Polyamorous families were handed a huge victory this year in Somerville, Massachusetts. The city, in an effort to expand access to healthcare and solutions during a crisis, broadened the definition of domestic partnerships to include families with more than two adults. This is an important step and it happened in a state that tends to be a leader in championing rights to legally maintain relationships that happen to fall outside of societal ‘norms.’ Massachusetts was the first state to legalize gay marriage back in 2004. It took more than a decade for the rest of the country to catch up, many states by force, when gay marriage was declared legal by the Supreme Court in June of 2015. The fascinating aspect of this new approach to domestic partnerships is the lack of insistence on defining your relationship at all. The drafter of the ordinance, Lance Davis, explained that “I don’t think it is the place of the government to tell people what is or is not a family. Defining families is something that historically we’ve gotten quite wrong as a society.” Legalizing polyamory is really legalizing love in all forms.
Are we on the verge of a new civil rights movement?
The legacy of polygamy in the United States sours many people on the idea of plural marriage or families. It’s understandable when considering religious based polygamous families tended to be more about control than love. Finding or becoming a sister wife historically was not about freedom of choice like it most often is today. The strange practice of marrying off young teenage girls to an adult male, and believing it was God’s will, is rightfully outlawed and viewed as despicable. It’s unfair, however, to place modern polygamists and other polyamorous people in the same box as these unsavory groups of the past.
Modern polyamory and polygamy are entirely different concepts based on everyone’s basic right to pursue whatever life with the people they love is right for them. People are starting to look at monogamy often with as much mistrust as monogamous people find with the idea of polyamory. If justice can play out in coming years, the worst aspects of monogamy will stop being hidden, or swept under a rug, and we can move away from the patriarchal stronghold we’ve been under for centuries.
Imagine a world where heterosexual, homosexual, monogamous, or polyamorous relationships are not promoted or denounced. Society can reach a place where sexuality and relationships are a free space to explore the right things for each individual. Sexual intimacy doesn’t even need to be a factor, especially when it comes to the people we may choose as a life partner. One exciting factor in Somerville’s decision to recognize polyamorous families is it’s recognition that family is to be defined by individuals, therefore the nature of your domestic partnership is of no consequence under the new ordinance. For years we’ve told everyone that a family can only be one man, one woman, and however many kids they decide to have. The ‘nuclear family’ concept is promoted as the ideal while all other family structures are deemed somehow inferior, or even harmful. Correcting our approach to defining families will save many people from the soul crushing notion of failure that’s difficult to avoid when you aren’t considered ‘normal.’

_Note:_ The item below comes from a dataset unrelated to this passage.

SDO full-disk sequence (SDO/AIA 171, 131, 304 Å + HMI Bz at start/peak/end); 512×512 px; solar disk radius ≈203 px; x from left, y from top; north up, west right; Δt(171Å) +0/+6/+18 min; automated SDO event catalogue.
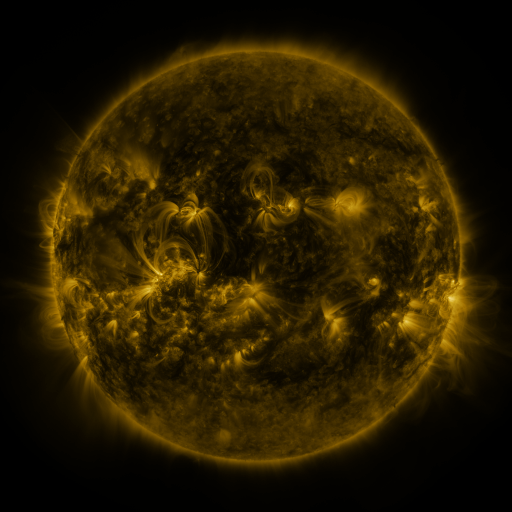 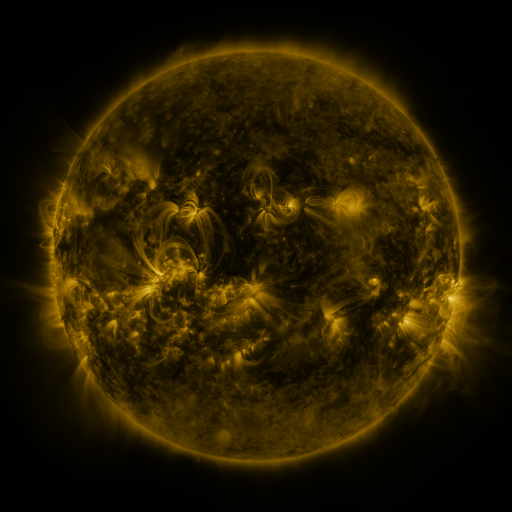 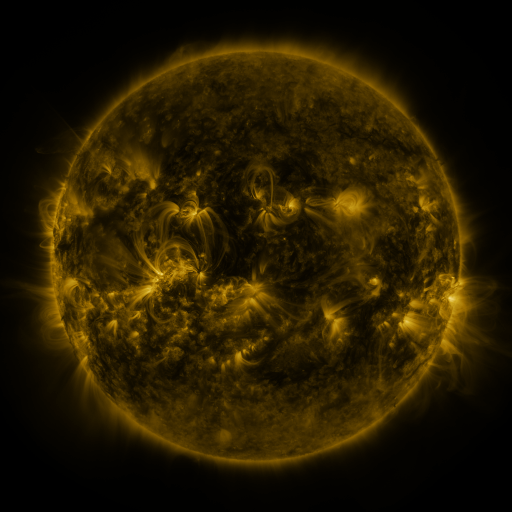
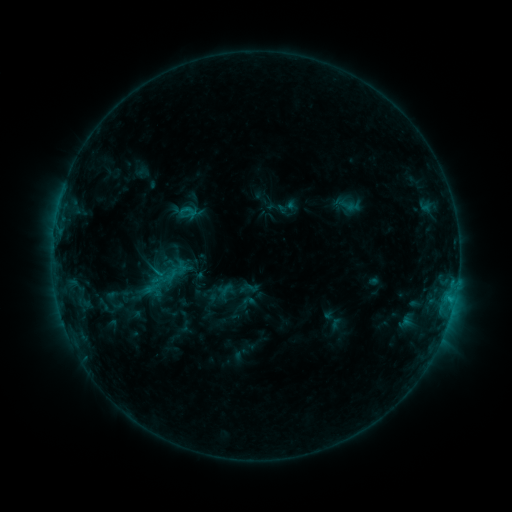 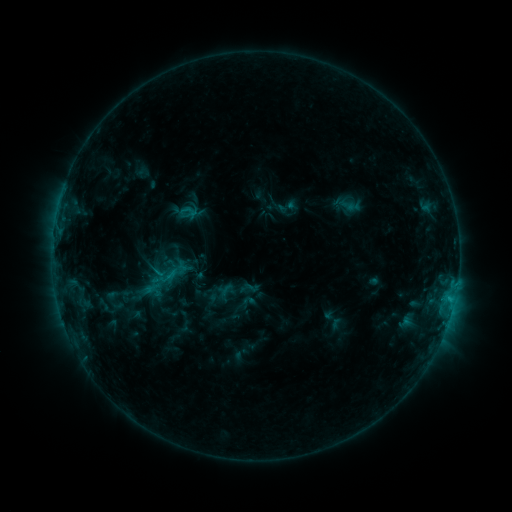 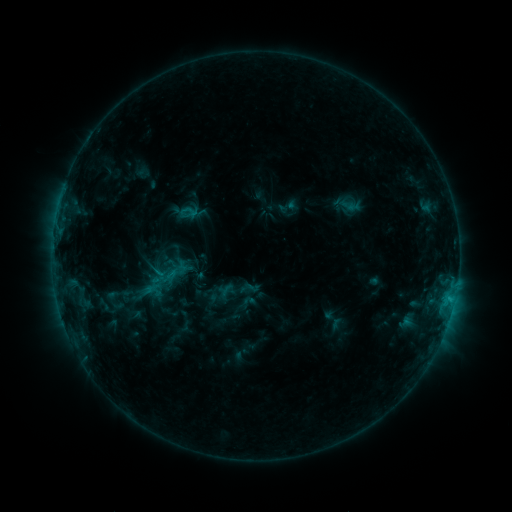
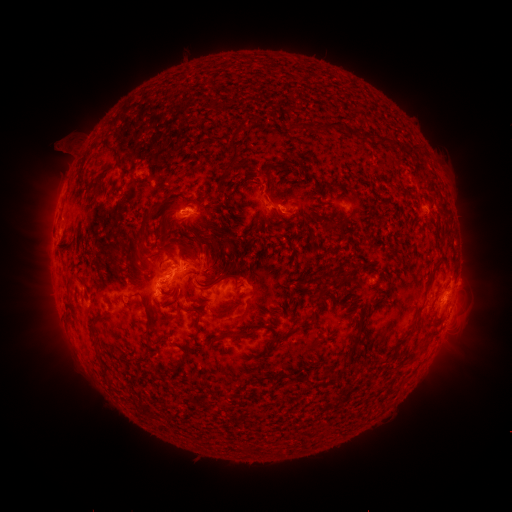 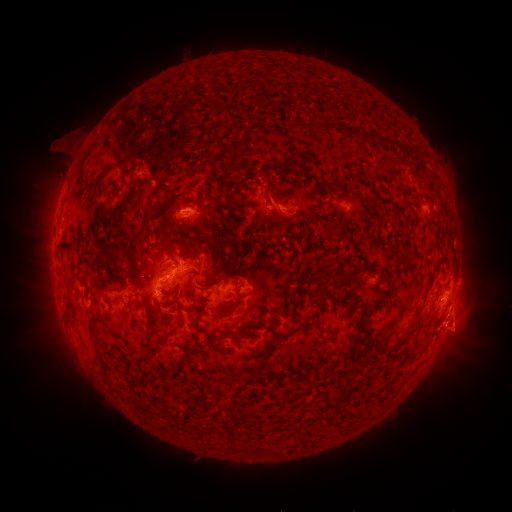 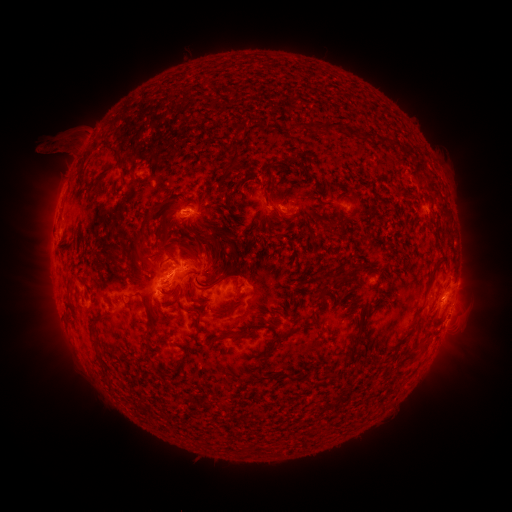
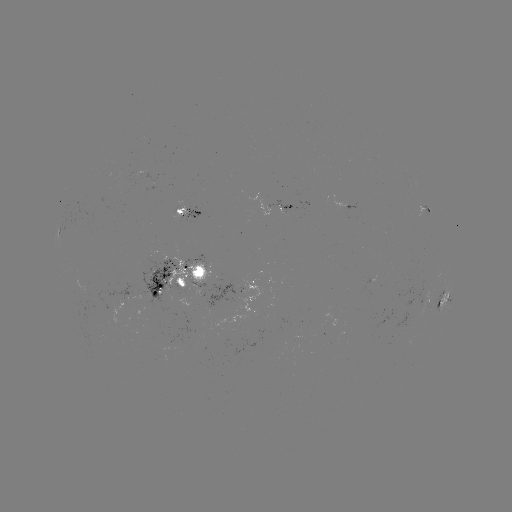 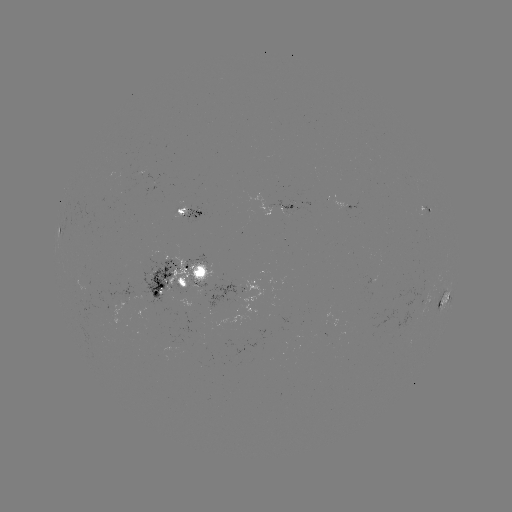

As much as this new law will pull many families up out of ‘hiding,’ it won’t change as much as people might think. These families existed anyway. That’s the funny thing when laws exist to promote or punish people for loving and living certain ways, they only cause harm while producing almost none of the desired results. It’s better to embrace the reality that relationships and families will always be diverse. They come in all shapes and sizes. If you’re turned off by the idea of polygamy dating, consider this, isn’t it better to accept it rather than sending people off into isolation to do it anyway? Men that are seeking a sister wife aren’t inherently bad by nature (like some might assume) and a woman wanting to be a sister wife is no different than a woman wanting any kind of family of her own. It’s all natural and can be healthy if society can promote honest living instead of forcing everyone into limiting boxes. Polygamous families and polyamorous families will find better protection when they can be part of the mainstream, both legally and personally. The strange cults marrying underage girls to old men didn’t develop naturally. They came from being pushed into isolation and from a few bad seeds taking advantage of communities that either felt helpless or developed Stockholm Syndrome from years of living under such conditions.
Polygamy isn’t likely to get a stronghold in modern culture as much as general polyamory will. That’s also where we’ll find the most progress although we should be sure to include polygamy in the conversation.
Plural marriages are just a legal contract away from being the same thing as a poly family. Polyamorous dating has been growing fast in popularity so more and more people are becoming familiar with it and are no longer suspicious about it. Most people under 40 probably know at least one polyamorous family. Ultimately, the overall push needs to focus on offering some kind of recognition and equal treatment for any relationship two or more people decide to form in order to get through life together. Many relationships don't feel a need for any government recognition, but the day will come that it will be vital to protect the legal interests of your loved ones. Legal challenges from conservative groups are very likely in Somerville. It’s definitely a developing story to watch. Whatever the outcome is for now, they’ve opened a door that can’t be closed again. It’s time for all poly minded people and their supporters to start speaking out for fair treatment under the law, whatever that may turn out to be.